Сибирский журнал науки и технологий
ISSN 2587-6066

Vestnik sibsau
Vestnik sibsau
Vestnik sibsau
Vestnik sibsau

UDK 629.785:523.45 Doi: 10.31772/2587-6066-2018-19-3-517-525
DESIGN OF A LOW THRAST PROPULSION SYSTEM AND THE TRAJECTORIES OF SPASECRAFT TO THE CENTRE OF THE SOLAR SYSTEM
I. V. Platov*, A. V. Simonov
Lavochkin Association 24, Leningradskaya Str., Khimki, Moscow region, 141400, Russian Federation * E-mail: aia@laspace.ru
The article is devoted to the peculiarities of the flight trajectories design to the centre of the Solar system for two perspective Russian spacecrafts. A scientific goal of the project is to study the near-solar space from close distances (60–80 solar radii) and non-ecliptic inclinations. As part of the draft project, management decided to create two spacecrafts (SC), where an option with a “chemical” propulsion system based on low-thrust engines is offered as a march.
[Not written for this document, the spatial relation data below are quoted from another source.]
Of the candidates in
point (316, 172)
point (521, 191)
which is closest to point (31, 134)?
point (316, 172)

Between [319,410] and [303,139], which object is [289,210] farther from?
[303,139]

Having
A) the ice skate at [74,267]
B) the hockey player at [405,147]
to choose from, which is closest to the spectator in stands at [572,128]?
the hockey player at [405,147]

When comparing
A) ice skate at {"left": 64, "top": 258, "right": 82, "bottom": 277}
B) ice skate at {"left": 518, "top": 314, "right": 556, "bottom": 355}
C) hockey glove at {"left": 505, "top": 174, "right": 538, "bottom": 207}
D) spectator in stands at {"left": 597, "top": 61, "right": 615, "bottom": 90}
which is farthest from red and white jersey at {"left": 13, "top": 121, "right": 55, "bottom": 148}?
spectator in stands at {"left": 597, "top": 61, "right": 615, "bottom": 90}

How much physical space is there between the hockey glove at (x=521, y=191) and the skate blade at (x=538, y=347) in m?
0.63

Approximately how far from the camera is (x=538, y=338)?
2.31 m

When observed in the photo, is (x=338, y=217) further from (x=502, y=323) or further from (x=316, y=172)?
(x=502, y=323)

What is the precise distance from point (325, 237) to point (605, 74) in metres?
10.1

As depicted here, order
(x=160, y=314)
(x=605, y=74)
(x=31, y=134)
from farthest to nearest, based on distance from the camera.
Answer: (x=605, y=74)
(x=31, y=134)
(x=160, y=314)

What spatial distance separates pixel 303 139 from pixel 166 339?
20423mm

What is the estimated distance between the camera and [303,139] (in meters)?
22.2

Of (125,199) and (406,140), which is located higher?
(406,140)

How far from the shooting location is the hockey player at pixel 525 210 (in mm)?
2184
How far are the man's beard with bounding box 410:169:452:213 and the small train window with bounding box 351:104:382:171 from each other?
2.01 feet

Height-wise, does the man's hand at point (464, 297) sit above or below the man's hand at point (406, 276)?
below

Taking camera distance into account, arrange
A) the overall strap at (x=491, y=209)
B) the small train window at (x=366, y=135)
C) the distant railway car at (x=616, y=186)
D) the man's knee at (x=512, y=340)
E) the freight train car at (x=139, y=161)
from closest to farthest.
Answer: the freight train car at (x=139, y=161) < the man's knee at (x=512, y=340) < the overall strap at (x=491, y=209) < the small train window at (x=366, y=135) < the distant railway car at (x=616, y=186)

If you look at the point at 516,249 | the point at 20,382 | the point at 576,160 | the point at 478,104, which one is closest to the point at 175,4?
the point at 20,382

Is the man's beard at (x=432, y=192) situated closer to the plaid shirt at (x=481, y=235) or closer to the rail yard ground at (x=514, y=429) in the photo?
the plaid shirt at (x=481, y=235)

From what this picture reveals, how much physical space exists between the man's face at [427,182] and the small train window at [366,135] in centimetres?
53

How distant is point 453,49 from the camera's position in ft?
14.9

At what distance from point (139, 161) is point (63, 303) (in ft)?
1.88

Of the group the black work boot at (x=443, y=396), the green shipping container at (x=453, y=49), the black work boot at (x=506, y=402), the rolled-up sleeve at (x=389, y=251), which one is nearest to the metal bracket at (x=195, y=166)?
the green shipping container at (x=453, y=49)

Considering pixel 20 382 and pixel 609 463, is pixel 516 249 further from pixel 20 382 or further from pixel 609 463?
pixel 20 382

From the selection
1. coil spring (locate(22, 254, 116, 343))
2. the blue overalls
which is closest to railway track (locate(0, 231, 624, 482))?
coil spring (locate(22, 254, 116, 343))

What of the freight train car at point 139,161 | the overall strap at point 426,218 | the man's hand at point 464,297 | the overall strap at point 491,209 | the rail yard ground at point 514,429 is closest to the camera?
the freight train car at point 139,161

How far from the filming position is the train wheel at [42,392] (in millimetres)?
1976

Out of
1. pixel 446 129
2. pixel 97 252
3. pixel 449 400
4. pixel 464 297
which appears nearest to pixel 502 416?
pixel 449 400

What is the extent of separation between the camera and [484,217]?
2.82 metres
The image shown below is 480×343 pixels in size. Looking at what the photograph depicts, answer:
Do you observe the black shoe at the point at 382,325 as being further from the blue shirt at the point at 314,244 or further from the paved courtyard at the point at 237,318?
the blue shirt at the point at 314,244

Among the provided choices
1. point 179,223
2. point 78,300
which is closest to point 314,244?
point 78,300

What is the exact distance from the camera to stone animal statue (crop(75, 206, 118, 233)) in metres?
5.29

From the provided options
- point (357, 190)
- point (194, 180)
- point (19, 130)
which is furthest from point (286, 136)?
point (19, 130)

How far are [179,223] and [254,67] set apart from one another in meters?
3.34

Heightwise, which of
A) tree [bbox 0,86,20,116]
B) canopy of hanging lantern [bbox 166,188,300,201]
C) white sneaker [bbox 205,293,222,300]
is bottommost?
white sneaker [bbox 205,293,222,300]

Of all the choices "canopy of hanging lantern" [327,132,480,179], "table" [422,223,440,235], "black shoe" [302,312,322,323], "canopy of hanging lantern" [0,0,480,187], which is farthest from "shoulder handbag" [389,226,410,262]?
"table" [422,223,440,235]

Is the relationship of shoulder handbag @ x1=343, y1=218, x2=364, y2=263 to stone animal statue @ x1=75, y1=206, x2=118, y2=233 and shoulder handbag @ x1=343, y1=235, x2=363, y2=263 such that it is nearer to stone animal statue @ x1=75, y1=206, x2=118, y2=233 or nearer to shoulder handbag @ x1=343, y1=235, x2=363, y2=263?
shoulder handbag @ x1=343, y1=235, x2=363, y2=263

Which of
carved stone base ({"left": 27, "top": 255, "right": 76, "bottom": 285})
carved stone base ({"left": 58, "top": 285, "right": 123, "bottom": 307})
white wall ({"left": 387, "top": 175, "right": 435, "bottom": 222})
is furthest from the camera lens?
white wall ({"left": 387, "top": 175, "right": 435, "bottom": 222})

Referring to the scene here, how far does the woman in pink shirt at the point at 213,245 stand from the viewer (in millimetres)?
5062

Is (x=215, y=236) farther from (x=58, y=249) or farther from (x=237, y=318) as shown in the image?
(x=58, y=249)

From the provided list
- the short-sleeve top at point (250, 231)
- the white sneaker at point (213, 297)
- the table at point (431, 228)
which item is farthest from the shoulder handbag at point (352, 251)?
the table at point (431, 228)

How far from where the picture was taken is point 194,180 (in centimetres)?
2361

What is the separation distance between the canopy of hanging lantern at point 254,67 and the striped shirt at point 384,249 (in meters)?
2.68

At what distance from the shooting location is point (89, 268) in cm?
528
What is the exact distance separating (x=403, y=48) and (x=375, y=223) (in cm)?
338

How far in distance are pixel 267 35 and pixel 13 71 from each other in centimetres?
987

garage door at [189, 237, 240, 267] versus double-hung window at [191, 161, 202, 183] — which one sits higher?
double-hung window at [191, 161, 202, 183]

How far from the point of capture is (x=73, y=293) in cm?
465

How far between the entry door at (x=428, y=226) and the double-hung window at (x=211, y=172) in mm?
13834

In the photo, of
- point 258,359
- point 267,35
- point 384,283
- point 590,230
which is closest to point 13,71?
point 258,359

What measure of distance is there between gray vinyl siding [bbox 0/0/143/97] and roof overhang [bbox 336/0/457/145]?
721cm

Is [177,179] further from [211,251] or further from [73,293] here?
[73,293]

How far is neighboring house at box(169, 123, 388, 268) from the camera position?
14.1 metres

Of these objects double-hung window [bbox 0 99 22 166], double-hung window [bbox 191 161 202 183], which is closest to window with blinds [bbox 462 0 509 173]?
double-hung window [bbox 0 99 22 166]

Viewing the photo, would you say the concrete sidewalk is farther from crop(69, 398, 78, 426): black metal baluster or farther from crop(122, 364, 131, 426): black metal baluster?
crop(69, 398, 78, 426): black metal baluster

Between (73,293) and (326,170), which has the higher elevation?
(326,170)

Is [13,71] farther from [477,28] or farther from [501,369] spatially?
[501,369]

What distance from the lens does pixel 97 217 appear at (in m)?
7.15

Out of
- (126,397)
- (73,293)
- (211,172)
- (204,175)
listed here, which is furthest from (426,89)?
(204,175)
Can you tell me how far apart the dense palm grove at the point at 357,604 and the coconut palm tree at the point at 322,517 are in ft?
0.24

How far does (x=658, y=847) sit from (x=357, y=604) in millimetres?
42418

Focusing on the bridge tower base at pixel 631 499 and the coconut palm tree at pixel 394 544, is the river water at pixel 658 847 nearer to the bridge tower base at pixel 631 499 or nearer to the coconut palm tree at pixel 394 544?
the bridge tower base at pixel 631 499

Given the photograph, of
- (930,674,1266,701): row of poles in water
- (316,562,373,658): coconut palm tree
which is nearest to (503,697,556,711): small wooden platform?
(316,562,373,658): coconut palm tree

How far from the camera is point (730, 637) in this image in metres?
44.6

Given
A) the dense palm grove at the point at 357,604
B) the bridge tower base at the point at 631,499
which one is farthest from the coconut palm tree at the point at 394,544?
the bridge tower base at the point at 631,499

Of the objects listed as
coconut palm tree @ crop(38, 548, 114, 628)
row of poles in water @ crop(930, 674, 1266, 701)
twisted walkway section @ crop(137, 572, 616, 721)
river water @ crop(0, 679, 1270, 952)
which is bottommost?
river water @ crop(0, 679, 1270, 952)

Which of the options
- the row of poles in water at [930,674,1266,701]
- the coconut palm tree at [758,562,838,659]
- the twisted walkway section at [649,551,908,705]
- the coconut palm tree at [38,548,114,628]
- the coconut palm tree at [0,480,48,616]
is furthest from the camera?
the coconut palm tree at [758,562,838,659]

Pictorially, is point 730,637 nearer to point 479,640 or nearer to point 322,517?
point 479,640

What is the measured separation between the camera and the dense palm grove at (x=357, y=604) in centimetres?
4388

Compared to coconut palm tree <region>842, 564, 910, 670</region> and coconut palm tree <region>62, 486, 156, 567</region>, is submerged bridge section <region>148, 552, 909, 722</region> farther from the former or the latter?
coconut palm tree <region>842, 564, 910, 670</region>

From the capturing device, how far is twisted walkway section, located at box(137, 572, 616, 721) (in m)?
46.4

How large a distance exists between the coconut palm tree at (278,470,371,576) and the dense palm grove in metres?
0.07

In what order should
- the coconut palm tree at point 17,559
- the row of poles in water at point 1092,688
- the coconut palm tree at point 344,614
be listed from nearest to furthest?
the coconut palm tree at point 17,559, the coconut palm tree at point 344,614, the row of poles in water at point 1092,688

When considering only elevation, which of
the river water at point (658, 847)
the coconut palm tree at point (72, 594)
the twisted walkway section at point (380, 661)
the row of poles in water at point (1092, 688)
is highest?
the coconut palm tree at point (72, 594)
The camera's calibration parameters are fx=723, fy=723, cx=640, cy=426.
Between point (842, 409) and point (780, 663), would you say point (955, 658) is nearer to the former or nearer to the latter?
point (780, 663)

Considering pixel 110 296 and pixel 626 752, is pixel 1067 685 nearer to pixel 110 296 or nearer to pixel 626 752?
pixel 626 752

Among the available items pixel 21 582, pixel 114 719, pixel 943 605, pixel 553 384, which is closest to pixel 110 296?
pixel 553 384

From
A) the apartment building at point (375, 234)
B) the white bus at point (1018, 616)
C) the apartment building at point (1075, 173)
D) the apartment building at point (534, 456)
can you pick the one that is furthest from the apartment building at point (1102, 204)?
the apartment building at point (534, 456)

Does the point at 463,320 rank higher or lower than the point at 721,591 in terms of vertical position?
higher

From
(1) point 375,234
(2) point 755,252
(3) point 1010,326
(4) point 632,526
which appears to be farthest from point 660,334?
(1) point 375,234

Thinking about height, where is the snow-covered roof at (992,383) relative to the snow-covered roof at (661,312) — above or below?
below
In connection with a significant increase in the initial mass of the spacecraft, it is necessary to use means of deducing a heavier class. Therefore, now options are being considered for launching at “Angara-A5” and “Soyuz-5” (“Sumkar”) with “DM” and “Fregat-SBU” upper stages from the Vostochny and Baikonur launch sites. The active life of the SC should exceed seven years, for which an inclination of more than 25 ° must be achieved. The article describes the additional version of the propulsion system with the use of two-component engines, produced by NIIMash (Nizhnyaya Salda), and the main characteristics of the flight schemes for two spacecrafts are indicated. The developed scheme of the first spacecraft flight assumes the launch in August 2026. Convergence with the Sun at a minimum distance of 61.5 solar radii occurs 6 years after the start. After the last, the eighth, gravitational maneuver, 8.3 years after launching the spacecraft reaches heliocentric latitude of 33.1°. The trajectory of the second spacecraft assumes the launch in April 2028. Six years after the start it also approaches the Sun to approximately the same distance 63.0 solar radii. The spacecraft reaches the heliocentric latitude of 29.1° with the help of subsequent gravityassists at Venus. The presented design appearance of the ‘chemical’ propulsion system with the use of low-thrust engines makes it possible to achieve the specified parameters of the Sun orbit and to execute the scientific program within the given period of active existence of two spacecrafts.
Keywords: spacecraft, propulsion system, flight scheme, interplanetary transfer, Sun.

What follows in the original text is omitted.